> EXTRACTO DEL PASAJE
== == ==

Evangelio según san Juan (18,33b-37):
En aquel tiempo, dijo Pilato a Jesús: «¿Eres tú el rey de los judíos?»
Jesús le contestó: «¿Dices eso por tu cuenta o te lo han dicho otros de mí?»
Pilato replicó: «¿Acaso soy yo judío? Tu gente y los sumos sacerdotes te han entregado a mí; ¿qué has hecho?»
Jesús le contestó: «Mi reino no es de este mundo. Si mi reino fuera de este mundo, mi guardia habría luchado para que no cayera en manos de los judíos. Pero mi reino no es de aquí.»
Pilato le dijo: «Conque, ¿tú eres rey?»
Jesús le contestó: «Tú lo dices: soy rey. Yo para esto he nacido y para esto he venido al mundo; para ser testigo de la verdad. Todo el que es de la verdad escucha mi voz.»

== == ==

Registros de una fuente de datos
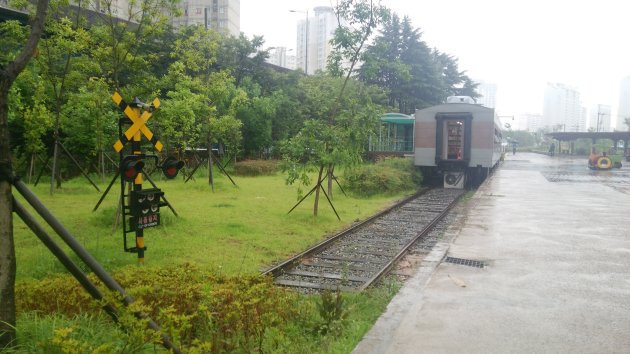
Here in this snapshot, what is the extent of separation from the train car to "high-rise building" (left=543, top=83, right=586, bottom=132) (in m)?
98.1

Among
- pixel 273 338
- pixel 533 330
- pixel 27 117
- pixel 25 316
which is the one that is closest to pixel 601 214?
pixel 533 330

== == ==

> TAREA POR HACER
Di si cada una de estas frases coincide con el pasaje sobre Pilato y Jesús, contestando sí o no y copiando las palabras del pasaje que lo deciden: 1. Jesús dice que su reino no es de este mundo. 2. Unos soldados romanos entregaron a Jesús a Pilato. 3. Jesús dice que nació para ser testigo de la verdad. Las entradas no tienen nada que ver con el pasaje.

> LA SOLUCIÓN
1. Sí: «Mi reino no es de este mundo.»
2. No: «Tu gente y los sumos sacerdotes te han entregado a mí»
3. Sí: «Yo para esto he nacido y para esto he venido al mundo; para ser testigo de la verdad.»